INSTRUÇÕES ▸ Extraia do texto sobre improbidade, sem mudar nenhuma palavra, o trecho entre "A busca de maior" e "Tribunais de Contas.", incluindo os dois.
----- TEXTO PARA LEITURA
CONSIDERAÇÕES INICIAIS
Segundo os dicionários da língua portuguesa, improbidade significa ruindade, maldade, ausência de ética, atuação contra a ordem moral vigente na sociedade. No direito público, em um sentido mais abrangente, improbidade é a violação de todo e qualquer princípio que rege a atuação pública. De fato, a positivação deste conceito na legislação pátria considera improbidade qualquer atuação que não respeite os princípios estruturantes da atuação estatal[1].
A busca de maior rigor na gestão da coisa pública e a crescente demanda social pelas prestações estatais reforçam o papel do controle da probidade como fundamental para tal intento. Ideal e mais eficiente (no sentido social e econômico) seria o controle preventivo, exercido por ouvidorias, pela atuação do Ministério Público, pela edição e efetivação de códigos de ética da administração pública, e até pelas auditorias prévias realizadas pelos Tribunais de Contas.
----------
----- DADOS FORNECIDOS
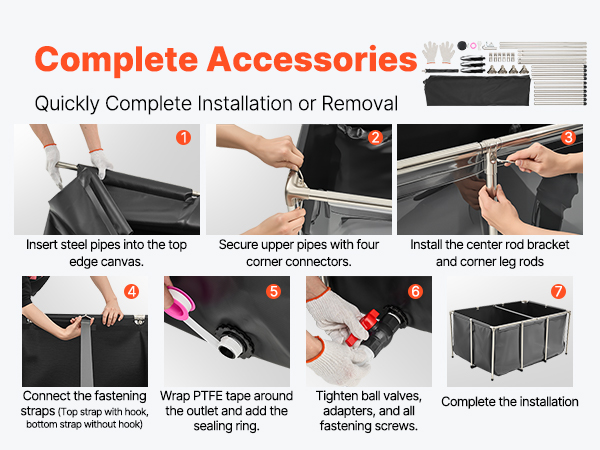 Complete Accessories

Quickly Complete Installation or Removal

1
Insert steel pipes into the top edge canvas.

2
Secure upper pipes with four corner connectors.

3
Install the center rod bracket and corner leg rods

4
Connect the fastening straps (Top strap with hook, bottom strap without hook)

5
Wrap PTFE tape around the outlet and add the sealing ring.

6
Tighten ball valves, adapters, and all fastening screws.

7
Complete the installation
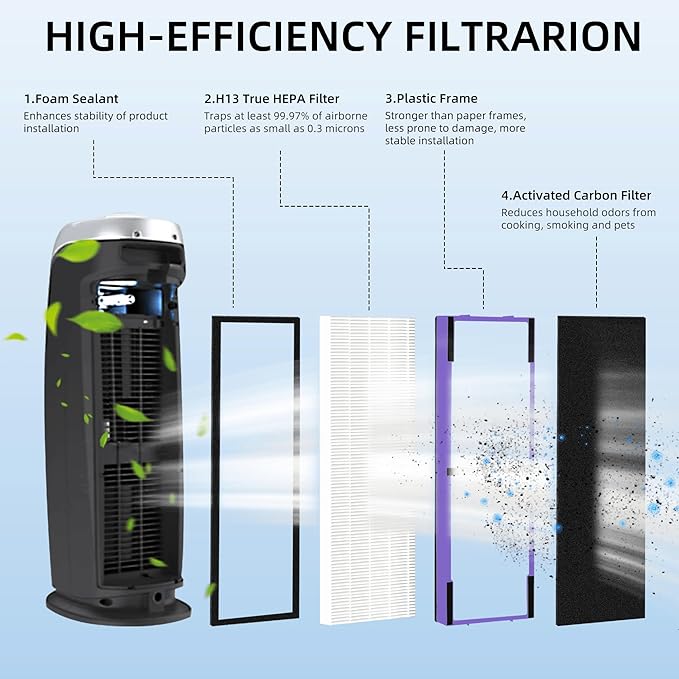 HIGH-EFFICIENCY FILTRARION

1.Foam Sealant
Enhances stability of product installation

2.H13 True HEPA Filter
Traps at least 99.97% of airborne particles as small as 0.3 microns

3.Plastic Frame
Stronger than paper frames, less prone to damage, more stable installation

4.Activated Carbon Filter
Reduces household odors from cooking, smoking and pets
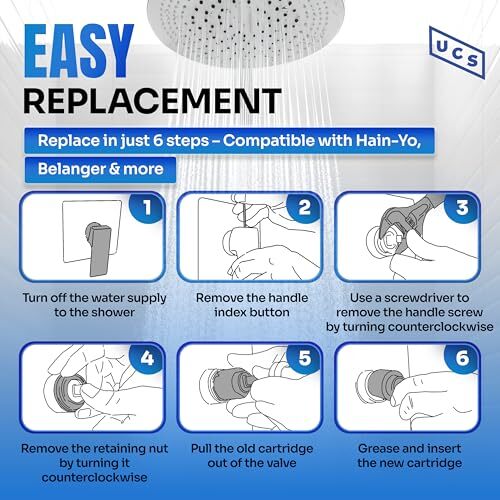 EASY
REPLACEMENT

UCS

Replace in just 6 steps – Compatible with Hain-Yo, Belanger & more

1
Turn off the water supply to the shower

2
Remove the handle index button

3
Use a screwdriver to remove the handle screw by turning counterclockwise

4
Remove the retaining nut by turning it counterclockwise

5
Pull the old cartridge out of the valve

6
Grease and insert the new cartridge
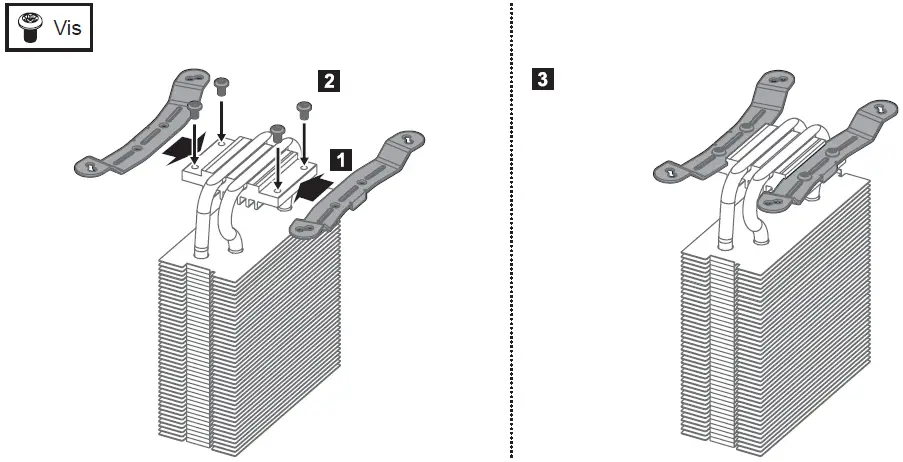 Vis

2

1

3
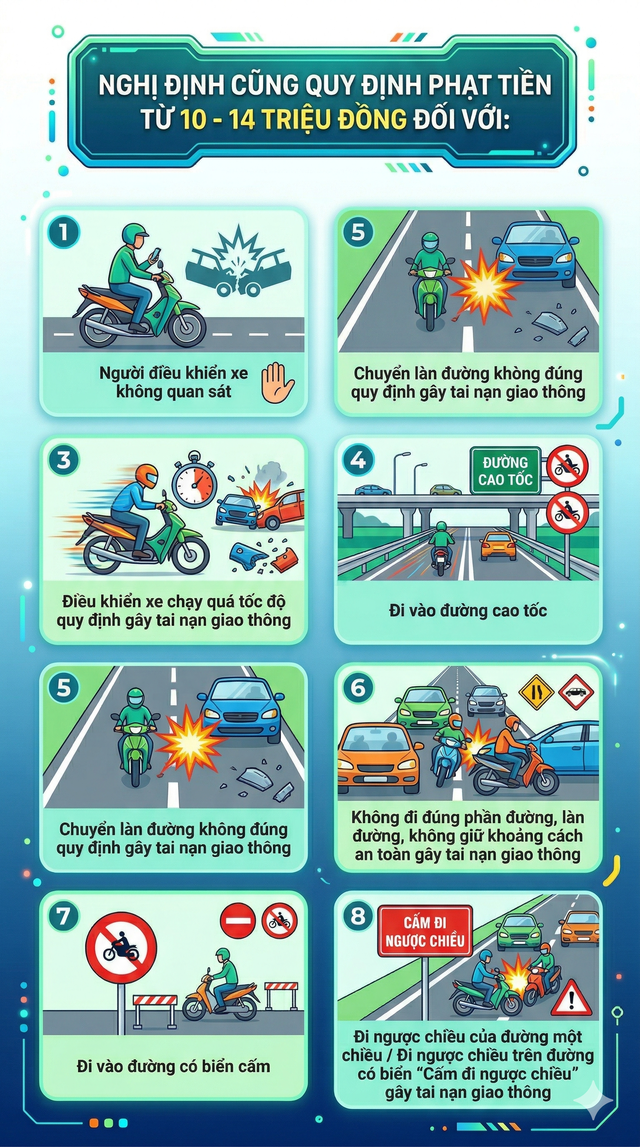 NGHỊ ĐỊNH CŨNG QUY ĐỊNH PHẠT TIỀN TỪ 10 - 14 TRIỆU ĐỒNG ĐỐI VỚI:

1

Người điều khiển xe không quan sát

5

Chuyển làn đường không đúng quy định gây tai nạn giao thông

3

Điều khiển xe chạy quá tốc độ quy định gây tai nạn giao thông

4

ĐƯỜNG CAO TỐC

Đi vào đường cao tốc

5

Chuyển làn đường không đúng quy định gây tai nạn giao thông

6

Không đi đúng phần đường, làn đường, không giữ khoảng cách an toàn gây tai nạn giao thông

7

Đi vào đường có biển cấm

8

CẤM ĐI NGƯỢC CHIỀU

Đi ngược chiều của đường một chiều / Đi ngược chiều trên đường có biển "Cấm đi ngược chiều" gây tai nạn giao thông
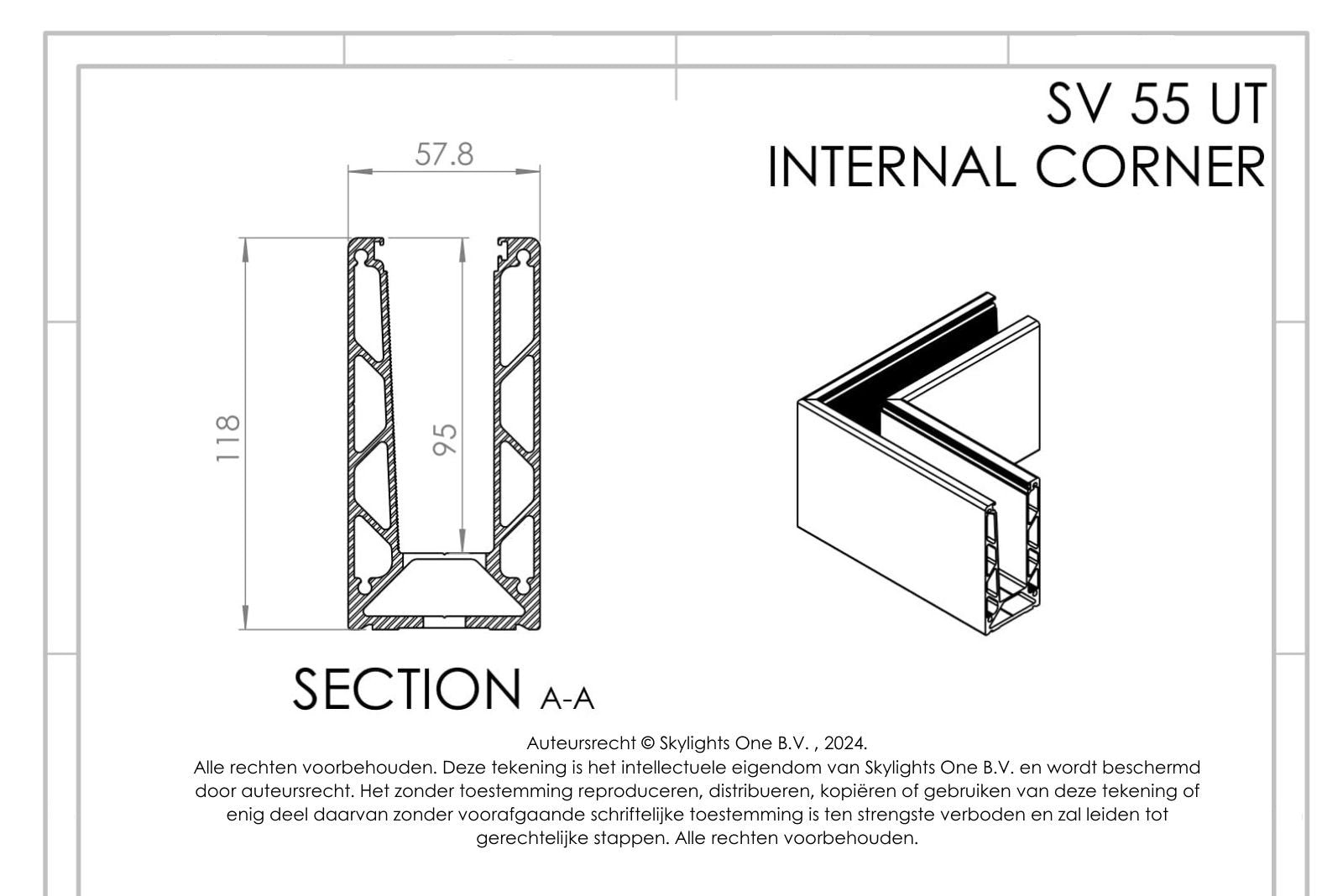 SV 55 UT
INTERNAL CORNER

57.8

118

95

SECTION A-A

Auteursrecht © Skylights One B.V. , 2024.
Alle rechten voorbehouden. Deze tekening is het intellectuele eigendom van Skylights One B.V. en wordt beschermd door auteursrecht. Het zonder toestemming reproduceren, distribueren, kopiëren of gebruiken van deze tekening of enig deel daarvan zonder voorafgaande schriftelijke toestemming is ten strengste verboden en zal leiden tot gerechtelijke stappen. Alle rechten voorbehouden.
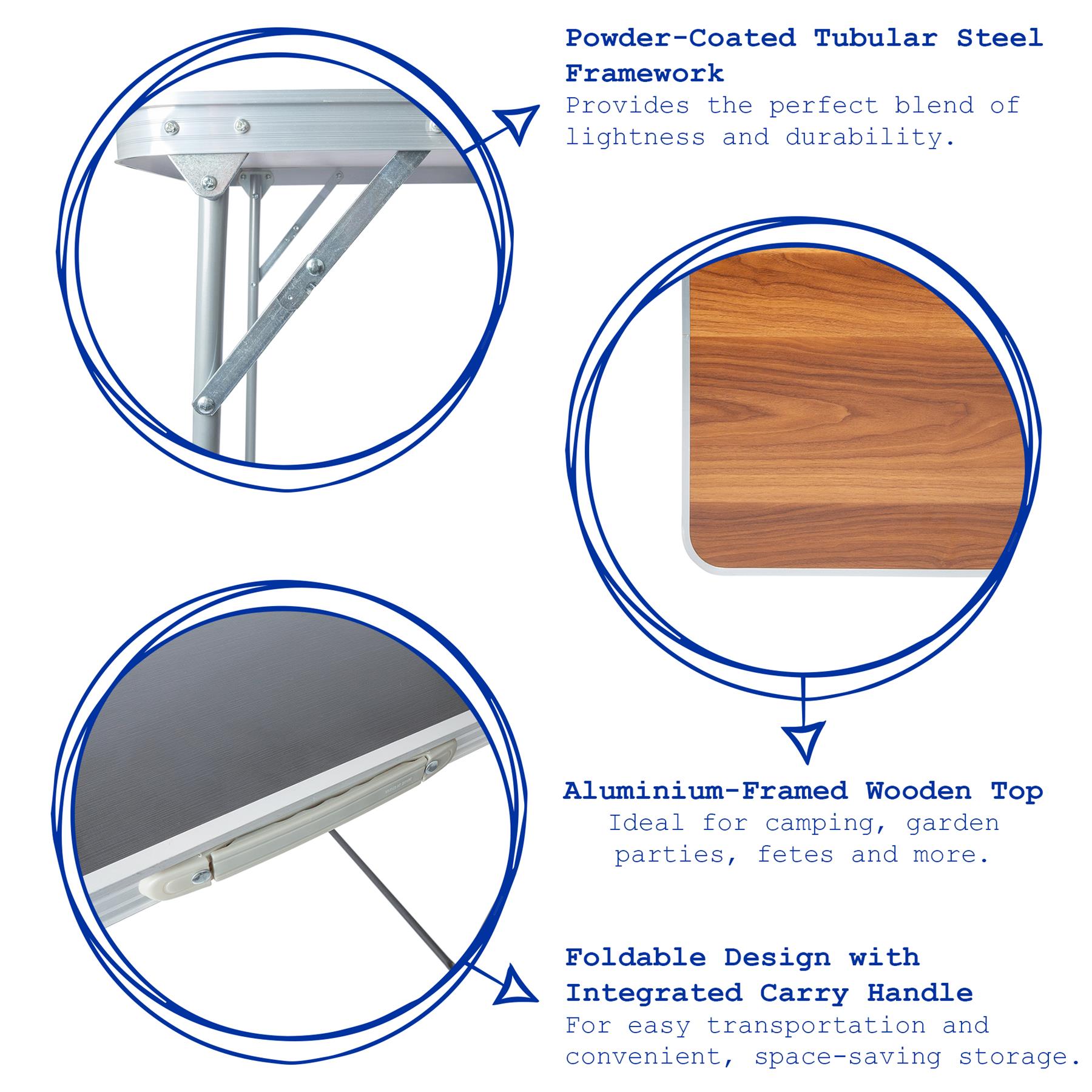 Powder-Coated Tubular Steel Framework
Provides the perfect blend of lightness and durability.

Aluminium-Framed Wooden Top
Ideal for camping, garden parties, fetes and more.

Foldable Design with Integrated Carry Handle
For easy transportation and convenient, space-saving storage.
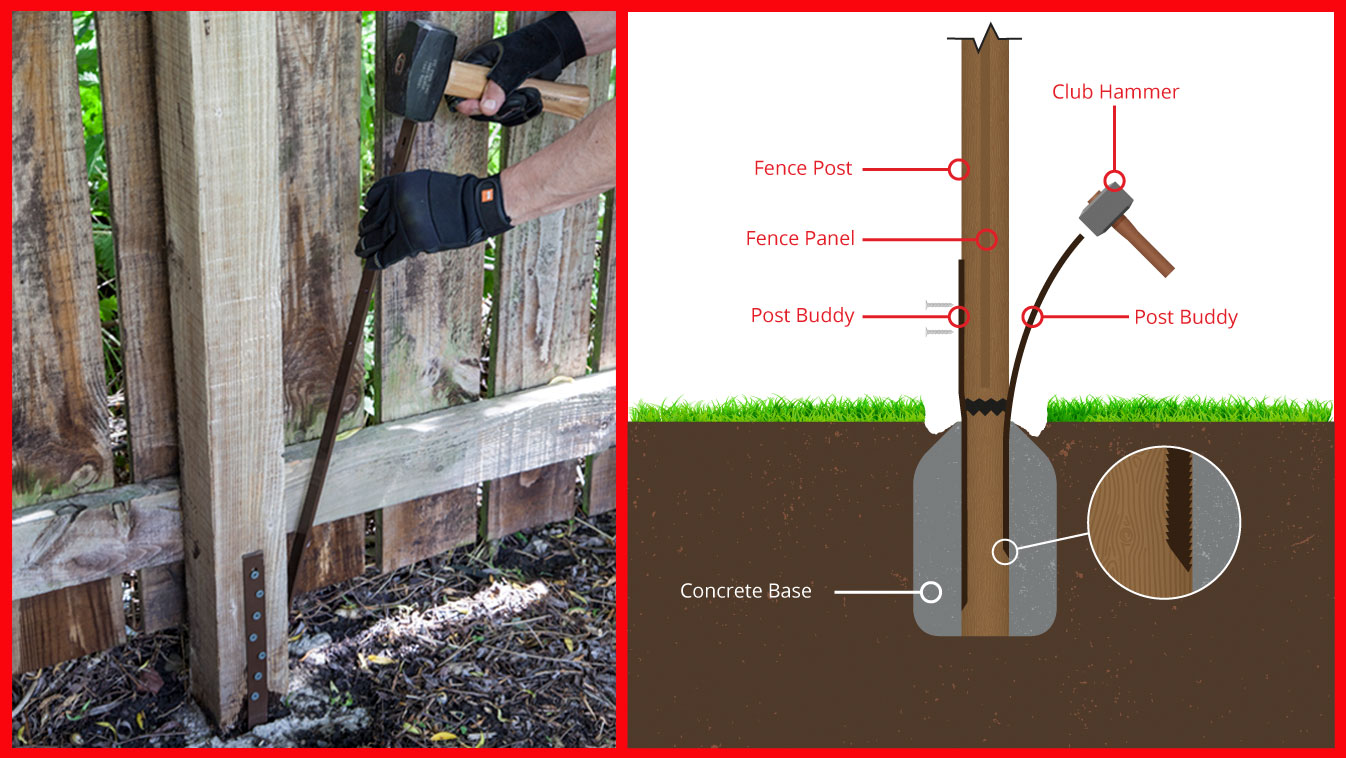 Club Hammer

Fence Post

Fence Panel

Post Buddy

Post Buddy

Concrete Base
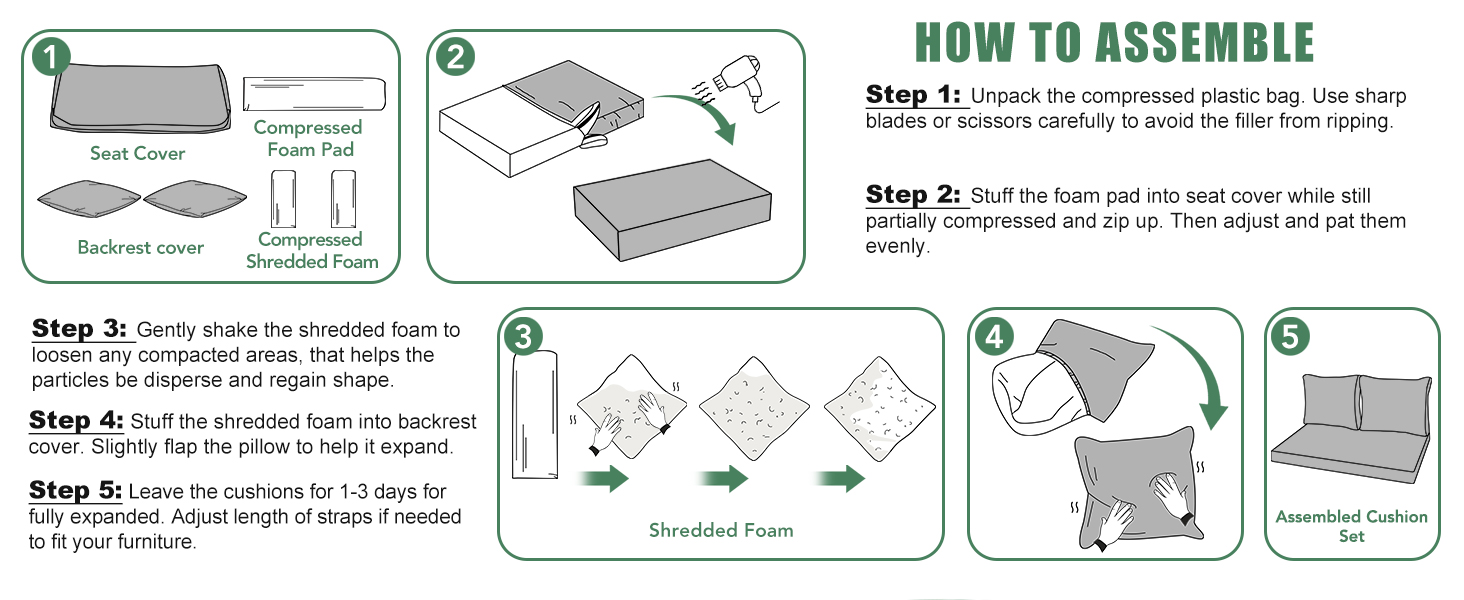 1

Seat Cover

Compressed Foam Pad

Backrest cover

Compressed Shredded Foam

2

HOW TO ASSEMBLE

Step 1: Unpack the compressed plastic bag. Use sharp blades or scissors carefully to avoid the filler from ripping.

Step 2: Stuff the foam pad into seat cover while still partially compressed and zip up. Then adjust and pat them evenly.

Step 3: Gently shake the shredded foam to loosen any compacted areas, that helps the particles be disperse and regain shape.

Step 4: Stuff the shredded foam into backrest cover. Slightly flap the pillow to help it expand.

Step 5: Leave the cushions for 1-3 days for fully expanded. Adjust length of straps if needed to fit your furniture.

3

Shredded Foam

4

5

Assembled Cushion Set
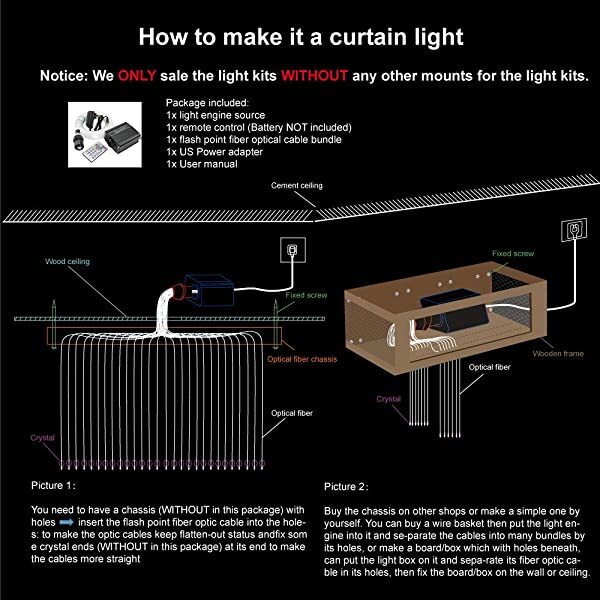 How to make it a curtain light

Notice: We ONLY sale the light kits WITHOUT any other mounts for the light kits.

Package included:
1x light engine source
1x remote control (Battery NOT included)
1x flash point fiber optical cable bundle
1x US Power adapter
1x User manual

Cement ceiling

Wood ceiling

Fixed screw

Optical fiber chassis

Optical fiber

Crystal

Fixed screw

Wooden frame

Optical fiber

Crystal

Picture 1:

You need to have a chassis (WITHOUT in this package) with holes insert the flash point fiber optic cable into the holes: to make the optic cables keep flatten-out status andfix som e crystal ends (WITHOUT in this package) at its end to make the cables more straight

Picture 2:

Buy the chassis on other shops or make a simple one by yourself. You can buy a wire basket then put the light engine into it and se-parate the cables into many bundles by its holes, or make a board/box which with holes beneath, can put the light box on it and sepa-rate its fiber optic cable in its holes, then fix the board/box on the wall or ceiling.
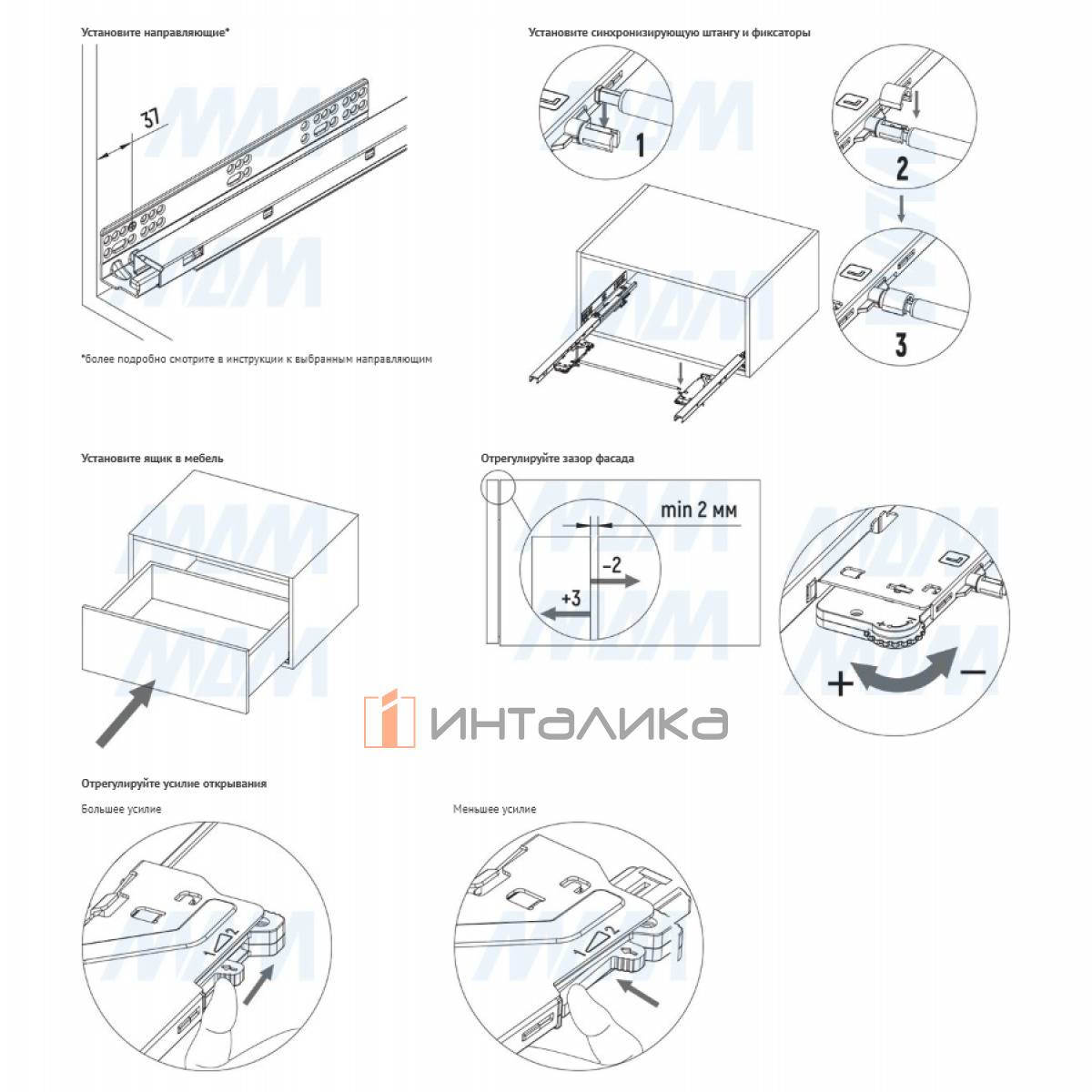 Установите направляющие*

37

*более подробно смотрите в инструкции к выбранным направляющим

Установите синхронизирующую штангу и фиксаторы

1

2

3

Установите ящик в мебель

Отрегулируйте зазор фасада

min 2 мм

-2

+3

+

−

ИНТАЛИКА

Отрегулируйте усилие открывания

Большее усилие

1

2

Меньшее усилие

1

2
----------
RESPOSTA ▸
A busca de maior rigor na gestão da coisa pública e a crescente demanda social pelas prestações estatais reforçam o papel do controle da probidade como fundamental para tal intento. Ideal e mais eficiente (no sentido social e econômico) seria o controle preventivo, exercido por ouvidorias, pela atuação do Ministério Público, pela edição e efetivação de códigos de ética da administração pública, e até pelas auditorias prévias realizadas pelos Tribunais de Contas.